The much-criticised Stop Online Piracy Act and Protect IP Act have both been officially postponed.
The head of the US House Judiciary Committee, Rep. Lamar Smith, says that they have taken the critic's concerns on SOPA "seriously" and will put the legislative bill on hold "until there is wider agreement on a solution."
In addition, US Senate Majority Leader Harry Reid revealed that he is postponing PIPA's procedural vote, formerly due for Tuesday 24 January.
Reid states, though: "We must take action to stop these illegal practices. We live in a country where people rightfully expect to be fairly compensated for a day's work, whether that person is a miner in the high desert of Nevada, an independent band in New York City, or a union worker on the back lots of a California movie studio."
Additionally, in a statement released today, Rep.
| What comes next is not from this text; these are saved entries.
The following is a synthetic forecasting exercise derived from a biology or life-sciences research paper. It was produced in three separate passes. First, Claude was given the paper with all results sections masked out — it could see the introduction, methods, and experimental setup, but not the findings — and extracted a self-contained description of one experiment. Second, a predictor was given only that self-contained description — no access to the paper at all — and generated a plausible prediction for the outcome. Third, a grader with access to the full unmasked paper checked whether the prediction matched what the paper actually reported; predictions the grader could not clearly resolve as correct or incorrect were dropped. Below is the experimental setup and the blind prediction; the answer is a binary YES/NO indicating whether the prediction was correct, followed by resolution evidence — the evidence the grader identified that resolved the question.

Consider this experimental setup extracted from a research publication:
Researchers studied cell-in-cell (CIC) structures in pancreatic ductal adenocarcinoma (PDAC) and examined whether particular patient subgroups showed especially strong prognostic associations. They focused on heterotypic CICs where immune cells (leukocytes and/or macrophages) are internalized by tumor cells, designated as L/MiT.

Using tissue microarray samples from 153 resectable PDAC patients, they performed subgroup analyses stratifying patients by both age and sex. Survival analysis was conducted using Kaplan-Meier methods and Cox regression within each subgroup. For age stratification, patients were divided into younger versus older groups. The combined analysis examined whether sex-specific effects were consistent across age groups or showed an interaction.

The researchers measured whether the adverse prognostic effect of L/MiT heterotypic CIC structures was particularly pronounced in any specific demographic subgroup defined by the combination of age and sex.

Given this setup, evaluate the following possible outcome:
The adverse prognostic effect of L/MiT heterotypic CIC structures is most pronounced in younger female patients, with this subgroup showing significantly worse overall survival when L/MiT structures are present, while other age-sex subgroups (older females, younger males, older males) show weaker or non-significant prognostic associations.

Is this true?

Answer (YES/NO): YES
Smith says: "It is clear that we need to revisit the approach on how best to address the problem of foreign thieves that steal and sell American inventions and products."
Nonetheless, the news will be seen as a great victory to those who have opposed the SOPA legislation from the start, including Wikipedia founder James Wales, who took his site down on Wednesday (18 January) as part of a mass "Internet blackout" protest.
Of course, some other ugly demon may raise in SOPA and PIPA's wake, but, for now, the opposition to the bills can breath a collective sigh of relief.